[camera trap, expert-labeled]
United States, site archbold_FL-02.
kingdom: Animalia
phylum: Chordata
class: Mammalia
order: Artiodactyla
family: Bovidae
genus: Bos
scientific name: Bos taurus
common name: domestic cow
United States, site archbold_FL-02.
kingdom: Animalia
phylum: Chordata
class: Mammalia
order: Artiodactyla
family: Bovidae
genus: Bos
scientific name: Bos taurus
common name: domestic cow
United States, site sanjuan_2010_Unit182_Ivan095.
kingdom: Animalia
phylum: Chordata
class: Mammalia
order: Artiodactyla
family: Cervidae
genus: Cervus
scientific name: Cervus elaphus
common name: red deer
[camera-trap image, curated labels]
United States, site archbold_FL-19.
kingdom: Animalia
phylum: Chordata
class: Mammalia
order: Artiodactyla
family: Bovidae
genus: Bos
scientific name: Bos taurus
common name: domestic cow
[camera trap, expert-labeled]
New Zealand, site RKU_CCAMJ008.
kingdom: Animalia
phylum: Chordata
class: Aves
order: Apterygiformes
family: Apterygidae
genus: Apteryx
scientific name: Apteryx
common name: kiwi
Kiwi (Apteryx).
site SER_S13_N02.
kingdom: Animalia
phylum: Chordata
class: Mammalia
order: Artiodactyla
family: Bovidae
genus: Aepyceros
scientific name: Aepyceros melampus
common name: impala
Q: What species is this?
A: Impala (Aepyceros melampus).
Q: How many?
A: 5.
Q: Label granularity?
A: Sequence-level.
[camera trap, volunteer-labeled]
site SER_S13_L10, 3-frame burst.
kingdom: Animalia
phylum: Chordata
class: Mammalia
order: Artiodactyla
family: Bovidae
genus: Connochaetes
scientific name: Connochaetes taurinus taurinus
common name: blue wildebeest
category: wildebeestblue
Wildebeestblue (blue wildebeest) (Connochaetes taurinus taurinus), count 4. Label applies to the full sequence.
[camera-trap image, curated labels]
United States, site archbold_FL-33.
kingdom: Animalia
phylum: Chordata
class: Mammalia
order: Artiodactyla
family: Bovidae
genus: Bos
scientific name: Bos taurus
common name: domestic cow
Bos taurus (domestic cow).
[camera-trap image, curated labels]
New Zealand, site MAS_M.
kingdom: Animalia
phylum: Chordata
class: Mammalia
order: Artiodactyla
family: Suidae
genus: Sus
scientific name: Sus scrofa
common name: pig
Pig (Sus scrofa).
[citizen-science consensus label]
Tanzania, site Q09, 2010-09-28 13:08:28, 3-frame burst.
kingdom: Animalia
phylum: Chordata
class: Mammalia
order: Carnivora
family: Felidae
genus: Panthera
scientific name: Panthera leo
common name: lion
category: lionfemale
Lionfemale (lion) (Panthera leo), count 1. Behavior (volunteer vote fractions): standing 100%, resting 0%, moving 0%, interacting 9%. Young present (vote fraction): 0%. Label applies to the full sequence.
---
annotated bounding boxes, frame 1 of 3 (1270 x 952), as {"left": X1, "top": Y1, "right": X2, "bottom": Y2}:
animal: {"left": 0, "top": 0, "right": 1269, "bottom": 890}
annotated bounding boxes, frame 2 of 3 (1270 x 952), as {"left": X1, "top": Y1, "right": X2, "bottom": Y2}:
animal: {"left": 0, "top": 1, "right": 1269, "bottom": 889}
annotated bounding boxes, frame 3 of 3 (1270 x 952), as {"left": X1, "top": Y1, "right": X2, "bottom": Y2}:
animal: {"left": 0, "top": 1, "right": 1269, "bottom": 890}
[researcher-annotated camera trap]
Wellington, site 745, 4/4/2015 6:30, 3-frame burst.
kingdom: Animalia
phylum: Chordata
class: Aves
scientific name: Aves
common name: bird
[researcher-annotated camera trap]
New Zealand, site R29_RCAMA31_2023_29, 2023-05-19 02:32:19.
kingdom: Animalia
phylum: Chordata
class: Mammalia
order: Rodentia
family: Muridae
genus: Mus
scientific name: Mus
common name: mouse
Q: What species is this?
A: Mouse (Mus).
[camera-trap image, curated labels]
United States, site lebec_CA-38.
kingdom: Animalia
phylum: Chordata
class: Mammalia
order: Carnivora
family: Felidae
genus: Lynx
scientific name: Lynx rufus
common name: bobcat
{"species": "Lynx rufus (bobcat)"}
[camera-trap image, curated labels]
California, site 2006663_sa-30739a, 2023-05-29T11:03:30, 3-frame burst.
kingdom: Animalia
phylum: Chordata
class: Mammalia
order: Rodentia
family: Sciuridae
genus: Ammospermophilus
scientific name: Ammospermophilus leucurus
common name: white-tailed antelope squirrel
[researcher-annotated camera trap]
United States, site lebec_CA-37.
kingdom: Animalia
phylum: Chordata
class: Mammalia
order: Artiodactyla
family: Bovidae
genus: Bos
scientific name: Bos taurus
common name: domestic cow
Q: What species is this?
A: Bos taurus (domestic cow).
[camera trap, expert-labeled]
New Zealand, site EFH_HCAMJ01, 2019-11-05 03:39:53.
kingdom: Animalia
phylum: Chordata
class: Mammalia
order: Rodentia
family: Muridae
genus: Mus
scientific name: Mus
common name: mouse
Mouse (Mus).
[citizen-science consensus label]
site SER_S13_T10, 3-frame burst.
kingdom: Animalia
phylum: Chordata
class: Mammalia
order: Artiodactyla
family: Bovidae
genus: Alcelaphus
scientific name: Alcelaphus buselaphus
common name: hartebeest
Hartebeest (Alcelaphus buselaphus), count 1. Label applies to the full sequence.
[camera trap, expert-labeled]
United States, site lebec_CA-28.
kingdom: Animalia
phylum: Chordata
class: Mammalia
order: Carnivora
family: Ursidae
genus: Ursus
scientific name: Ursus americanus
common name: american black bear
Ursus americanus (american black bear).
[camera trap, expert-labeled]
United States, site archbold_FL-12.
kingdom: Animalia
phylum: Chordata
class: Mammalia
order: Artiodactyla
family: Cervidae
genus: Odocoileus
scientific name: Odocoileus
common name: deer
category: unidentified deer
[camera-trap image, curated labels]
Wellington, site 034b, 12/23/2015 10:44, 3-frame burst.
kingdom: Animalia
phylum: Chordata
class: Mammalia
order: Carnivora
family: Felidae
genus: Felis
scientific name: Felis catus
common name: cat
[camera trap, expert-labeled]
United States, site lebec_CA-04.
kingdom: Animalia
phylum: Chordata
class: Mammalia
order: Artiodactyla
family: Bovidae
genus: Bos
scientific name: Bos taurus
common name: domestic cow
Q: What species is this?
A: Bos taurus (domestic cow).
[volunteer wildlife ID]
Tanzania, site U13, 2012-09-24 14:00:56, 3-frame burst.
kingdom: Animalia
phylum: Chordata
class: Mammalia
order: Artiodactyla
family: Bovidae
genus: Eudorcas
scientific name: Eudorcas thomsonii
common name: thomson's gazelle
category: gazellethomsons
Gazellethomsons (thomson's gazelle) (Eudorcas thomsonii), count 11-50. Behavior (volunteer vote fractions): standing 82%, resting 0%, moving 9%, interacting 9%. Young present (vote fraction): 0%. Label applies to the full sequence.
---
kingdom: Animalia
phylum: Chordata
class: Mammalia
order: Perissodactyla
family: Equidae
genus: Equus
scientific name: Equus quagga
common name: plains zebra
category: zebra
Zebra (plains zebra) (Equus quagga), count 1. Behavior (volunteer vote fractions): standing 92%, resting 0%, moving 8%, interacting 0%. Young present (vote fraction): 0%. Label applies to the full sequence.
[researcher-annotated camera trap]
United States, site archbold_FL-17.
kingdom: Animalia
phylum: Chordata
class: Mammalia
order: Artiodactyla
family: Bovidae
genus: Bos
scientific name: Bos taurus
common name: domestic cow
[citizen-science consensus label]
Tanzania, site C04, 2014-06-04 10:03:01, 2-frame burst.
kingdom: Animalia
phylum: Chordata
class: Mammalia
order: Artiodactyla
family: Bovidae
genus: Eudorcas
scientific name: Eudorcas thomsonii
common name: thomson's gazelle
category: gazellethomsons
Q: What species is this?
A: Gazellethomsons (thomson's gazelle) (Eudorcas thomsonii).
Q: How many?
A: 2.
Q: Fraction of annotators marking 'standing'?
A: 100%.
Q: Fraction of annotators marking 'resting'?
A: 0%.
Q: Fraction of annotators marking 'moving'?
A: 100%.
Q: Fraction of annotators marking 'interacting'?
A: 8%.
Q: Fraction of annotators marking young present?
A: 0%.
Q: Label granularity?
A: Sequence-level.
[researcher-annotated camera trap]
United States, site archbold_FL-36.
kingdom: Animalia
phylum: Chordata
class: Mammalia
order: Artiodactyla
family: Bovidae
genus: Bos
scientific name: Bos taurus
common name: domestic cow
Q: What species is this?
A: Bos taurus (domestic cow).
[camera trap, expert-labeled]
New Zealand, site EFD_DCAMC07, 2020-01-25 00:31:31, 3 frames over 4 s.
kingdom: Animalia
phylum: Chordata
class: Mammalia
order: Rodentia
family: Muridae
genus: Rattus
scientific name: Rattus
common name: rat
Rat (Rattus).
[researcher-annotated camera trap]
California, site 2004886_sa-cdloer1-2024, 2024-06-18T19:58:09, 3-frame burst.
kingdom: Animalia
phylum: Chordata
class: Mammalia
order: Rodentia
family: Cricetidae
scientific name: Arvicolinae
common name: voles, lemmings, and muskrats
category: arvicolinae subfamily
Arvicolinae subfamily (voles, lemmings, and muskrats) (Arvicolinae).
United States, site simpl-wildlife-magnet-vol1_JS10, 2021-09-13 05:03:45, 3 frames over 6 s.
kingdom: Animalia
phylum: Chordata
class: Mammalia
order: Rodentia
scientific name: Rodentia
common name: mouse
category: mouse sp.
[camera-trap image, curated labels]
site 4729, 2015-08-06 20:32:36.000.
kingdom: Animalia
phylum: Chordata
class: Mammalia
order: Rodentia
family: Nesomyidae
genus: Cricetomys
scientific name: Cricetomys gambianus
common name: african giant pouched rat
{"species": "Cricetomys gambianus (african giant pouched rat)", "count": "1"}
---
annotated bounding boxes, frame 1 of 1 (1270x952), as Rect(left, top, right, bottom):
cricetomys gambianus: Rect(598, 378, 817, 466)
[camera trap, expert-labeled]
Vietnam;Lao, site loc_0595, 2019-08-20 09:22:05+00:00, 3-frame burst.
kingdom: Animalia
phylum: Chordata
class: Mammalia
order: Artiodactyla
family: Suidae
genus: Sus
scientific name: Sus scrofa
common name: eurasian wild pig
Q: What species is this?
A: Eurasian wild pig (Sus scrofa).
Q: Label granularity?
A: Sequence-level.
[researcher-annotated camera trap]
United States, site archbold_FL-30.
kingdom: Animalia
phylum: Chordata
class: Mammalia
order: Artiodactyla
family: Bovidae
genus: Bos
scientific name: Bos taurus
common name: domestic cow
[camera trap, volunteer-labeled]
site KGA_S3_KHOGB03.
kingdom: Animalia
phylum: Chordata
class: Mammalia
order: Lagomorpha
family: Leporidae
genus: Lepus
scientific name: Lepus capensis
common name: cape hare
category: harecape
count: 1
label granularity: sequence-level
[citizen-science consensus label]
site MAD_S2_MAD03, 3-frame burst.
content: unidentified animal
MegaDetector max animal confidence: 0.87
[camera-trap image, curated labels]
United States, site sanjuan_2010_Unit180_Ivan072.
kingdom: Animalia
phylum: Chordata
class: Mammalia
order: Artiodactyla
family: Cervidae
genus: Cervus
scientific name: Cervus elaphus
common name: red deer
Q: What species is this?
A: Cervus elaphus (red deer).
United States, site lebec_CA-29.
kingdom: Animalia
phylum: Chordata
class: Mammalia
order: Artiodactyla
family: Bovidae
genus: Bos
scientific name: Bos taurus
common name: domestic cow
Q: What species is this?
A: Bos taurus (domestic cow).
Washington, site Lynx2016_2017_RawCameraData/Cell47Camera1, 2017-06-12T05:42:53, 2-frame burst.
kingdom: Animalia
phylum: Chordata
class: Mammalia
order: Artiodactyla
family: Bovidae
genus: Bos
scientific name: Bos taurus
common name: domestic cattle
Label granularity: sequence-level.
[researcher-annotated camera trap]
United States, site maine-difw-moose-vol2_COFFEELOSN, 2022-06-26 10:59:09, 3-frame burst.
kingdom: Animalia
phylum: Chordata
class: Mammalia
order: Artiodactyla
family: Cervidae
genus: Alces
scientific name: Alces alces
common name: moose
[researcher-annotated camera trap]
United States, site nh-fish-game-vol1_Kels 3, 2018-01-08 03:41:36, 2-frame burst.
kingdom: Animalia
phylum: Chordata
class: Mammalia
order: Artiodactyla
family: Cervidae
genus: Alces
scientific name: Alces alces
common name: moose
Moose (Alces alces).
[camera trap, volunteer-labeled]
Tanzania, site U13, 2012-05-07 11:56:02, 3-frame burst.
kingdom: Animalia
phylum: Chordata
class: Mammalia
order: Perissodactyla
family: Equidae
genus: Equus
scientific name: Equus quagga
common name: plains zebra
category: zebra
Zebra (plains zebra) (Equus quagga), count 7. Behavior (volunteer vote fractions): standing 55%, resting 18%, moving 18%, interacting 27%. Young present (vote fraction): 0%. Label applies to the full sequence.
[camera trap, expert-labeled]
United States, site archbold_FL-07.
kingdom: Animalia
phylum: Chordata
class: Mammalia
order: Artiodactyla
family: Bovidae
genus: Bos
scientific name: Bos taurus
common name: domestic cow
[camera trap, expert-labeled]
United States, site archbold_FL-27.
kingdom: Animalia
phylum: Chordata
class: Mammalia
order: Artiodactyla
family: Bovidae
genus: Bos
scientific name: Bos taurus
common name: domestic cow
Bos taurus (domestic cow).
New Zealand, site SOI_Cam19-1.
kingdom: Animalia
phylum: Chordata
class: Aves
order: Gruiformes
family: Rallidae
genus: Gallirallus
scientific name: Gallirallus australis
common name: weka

* * * *

Whenever the word "marking" turns up in a line of the listing above, copy the line.

Q: Fraction of annotators marking 'standing'?
Q: Fraction of annotators marking 'resting'?
Q: Fraction of annotators marking 'moving'?
Q: Fraction of annotators marking 'interacting'?
Q: Fraction of annotators marking young present?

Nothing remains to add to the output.